Opinion
Case No. 06-CV-2953 (FB) (RML).
September 11, 2007
For the Plaintiffs:, JOSEPH S. KAMING, ESQ., Kaming Kaming, New York, NY.
MEMORANDUM AND ORDER
On July 27, 2007, Magistrate Judge Levy issued a Report and Recommendation ("R R") recommending that, pursuant to § 502 of the Employee Retirement Income Security Act of 1974 ("ERISA"), 29 U.S.C. § 1132, plaintiffs be awarded $23,921.32 in unpaid contributions, $4,821.92 in liquidated damages, $5,382.29 in interest, $1,400 in attorney's fees and $480 in costs, for a total of $36,005.53; the magistrate judge further recommended that plaintiffs' request for a second audit of defendants' books be denied.
The R R recited that "[a]ny objections . . . must be filed with the Clerk of Court . . . within ten (10) business days. Failure to file objections within the specified time waives the right to appeal the district court's order." R R at 12. Plaintiffs' counsel served the R R on defendants by mailing a copy to their last known address on August 23, 2007, making objections due by September 10, 2007. See Fed.R.Civ.P. 6(a) ("When the period of time prescribed or allowed is less than 11 days, intermediate Saturdays, Sundays, and legal holidays shall be excluded in the computation."), 6(e) (adding three days for responses to documents served by mail). To date, no objections have been filed.

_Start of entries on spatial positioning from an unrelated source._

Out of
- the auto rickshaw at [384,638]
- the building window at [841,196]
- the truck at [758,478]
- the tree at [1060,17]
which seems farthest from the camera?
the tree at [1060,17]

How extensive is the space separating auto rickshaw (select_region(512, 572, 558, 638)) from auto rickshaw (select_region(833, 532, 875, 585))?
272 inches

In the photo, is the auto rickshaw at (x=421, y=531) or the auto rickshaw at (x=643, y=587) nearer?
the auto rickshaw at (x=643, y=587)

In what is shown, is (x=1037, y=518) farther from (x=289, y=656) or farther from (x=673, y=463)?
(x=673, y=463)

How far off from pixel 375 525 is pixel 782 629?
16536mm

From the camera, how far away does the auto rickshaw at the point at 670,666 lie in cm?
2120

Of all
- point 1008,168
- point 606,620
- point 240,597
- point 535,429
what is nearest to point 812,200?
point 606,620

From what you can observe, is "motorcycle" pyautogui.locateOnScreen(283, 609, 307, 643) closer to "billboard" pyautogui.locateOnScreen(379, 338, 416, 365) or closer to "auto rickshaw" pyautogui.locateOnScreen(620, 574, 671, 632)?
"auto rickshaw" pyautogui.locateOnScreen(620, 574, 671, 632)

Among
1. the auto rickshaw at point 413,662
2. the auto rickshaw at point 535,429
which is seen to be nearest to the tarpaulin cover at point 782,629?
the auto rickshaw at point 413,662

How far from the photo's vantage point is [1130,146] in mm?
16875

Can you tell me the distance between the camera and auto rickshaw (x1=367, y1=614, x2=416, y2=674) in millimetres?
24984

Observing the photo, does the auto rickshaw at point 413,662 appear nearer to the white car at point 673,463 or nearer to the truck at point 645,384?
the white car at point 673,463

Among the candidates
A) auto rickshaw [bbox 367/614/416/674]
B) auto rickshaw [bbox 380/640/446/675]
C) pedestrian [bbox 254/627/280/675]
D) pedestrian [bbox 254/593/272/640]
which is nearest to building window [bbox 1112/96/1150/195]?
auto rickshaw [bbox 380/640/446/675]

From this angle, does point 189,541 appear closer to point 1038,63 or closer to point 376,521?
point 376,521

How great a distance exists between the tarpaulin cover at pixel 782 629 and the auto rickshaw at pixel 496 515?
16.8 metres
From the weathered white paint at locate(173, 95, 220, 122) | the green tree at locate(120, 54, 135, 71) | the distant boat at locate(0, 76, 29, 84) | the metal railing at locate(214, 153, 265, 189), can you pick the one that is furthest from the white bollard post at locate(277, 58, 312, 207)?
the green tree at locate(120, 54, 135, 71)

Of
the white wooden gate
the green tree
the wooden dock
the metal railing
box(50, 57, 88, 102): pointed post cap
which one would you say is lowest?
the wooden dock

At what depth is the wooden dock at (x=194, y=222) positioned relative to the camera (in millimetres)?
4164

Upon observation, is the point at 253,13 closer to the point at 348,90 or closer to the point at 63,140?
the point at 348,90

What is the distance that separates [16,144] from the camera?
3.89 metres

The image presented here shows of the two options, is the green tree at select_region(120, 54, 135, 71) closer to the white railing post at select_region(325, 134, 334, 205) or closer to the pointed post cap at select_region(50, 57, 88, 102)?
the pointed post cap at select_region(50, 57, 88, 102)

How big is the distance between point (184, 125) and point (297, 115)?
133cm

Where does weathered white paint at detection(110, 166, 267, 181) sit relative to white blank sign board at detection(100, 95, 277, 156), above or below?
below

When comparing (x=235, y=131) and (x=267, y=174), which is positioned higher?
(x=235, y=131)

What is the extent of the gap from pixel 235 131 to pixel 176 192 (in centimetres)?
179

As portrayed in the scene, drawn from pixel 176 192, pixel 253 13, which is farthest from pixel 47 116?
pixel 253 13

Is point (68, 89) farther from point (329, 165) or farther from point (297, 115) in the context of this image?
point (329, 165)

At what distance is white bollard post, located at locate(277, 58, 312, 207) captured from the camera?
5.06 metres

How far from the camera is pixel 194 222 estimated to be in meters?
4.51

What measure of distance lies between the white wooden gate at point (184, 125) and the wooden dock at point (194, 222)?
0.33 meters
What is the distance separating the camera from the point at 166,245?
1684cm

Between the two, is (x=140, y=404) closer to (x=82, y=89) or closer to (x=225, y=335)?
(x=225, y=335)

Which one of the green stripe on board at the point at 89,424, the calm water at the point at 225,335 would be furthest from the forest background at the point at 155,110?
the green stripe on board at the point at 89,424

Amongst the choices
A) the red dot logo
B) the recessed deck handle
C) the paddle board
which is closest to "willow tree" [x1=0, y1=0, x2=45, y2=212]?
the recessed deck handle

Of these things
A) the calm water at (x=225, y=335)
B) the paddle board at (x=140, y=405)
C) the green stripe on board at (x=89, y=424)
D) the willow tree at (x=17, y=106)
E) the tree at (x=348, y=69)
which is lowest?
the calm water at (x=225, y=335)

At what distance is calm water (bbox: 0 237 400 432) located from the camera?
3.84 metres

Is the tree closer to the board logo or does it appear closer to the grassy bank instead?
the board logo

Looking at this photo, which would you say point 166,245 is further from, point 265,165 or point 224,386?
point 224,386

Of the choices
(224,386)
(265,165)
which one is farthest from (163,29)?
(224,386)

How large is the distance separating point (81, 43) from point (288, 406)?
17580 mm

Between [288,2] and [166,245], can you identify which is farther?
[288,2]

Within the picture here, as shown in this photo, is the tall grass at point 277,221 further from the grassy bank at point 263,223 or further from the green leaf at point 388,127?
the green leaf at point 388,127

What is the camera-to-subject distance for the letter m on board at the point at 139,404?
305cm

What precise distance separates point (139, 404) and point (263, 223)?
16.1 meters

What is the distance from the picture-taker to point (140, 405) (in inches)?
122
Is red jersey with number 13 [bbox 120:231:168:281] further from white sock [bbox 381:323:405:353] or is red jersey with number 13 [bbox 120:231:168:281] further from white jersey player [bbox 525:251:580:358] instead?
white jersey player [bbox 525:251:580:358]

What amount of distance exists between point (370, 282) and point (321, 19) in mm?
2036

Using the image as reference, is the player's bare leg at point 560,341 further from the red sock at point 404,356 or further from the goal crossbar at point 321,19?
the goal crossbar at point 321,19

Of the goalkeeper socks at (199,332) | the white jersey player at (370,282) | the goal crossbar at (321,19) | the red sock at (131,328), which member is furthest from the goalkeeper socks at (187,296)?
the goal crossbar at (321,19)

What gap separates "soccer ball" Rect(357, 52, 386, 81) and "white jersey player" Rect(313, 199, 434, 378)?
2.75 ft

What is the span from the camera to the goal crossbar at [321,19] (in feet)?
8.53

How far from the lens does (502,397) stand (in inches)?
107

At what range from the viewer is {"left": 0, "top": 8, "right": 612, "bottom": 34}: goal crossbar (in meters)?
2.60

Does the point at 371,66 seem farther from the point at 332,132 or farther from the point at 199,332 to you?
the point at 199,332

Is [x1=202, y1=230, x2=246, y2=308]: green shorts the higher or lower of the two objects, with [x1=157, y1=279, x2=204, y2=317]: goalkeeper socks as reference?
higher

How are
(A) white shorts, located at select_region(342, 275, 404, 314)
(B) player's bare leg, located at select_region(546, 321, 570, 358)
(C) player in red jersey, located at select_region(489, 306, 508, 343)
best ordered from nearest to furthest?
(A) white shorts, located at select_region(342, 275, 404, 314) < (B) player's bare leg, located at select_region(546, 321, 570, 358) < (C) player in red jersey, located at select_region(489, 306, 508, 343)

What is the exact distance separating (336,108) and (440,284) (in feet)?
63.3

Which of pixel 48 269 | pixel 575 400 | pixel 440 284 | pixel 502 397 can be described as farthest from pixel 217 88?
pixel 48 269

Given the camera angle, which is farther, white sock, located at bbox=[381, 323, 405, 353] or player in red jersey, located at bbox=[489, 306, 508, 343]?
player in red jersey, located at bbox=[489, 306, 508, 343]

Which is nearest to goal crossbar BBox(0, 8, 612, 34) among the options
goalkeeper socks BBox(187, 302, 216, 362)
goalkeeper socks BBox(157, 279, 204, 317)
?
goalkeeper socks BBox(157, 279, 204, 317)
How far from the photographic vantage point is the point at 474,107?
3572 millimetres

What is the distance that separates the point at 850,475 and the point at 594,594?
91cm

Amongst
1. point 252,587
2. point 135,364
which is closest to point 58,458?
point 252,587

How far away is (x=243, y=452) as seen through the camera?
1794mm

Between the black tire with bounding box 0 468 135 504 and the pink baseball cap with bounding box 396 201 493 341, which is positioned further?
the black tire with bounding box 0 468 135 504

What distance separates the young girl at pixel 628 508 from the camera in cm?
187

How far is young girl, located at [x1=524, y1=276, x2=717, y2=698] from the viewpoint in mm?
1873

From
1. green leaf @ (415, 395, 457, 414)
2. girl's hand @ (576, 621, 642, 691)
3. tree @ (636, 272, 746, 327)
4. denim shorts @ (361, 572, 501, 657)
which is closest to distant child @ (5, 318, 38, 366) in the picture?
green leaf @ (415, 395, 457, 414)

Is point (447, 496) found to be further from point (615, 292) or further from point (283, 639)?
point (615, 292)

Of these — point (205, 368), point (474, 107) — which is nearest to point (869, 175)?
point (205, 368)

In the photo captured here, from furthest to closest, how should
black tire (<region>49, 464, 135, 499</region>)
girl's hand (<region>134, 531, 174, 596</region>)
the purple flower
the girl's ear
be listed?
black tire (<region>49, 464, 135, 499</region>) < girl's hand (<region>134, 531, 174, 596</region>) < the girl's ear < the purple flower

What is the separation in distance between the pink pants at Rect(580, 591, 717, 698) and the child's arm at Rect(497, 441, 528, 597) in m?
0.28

If clear notice has been given of the consequences of failure to object, and there are no objections, the Court may adopt the R R without de novo review. See Thomas v. Arn, 474 U.S. 140, 149-50 (1985); Mario v. P C Food Mkts., Inc., 313 F.3d 758, 766 (2d Cir. 2002) ("Where parties receive clear notice of the consequences, failure timely to object to a magistrate's report and recommendation operates as a waiver of further judicial review of the magistrate's decision."). The Court will excuse the failure to object, however, and conduct de novo review if it appears that the magistrate judge may have committed plain error. See Spence v. Superintendent, Great Meadow Corr. Facility, 219 F.3d 162, 174 (2d Cir. 2000). Here, nothing in the R R suggests plain error. Accordingly, the Court adopts the R R without de novo review.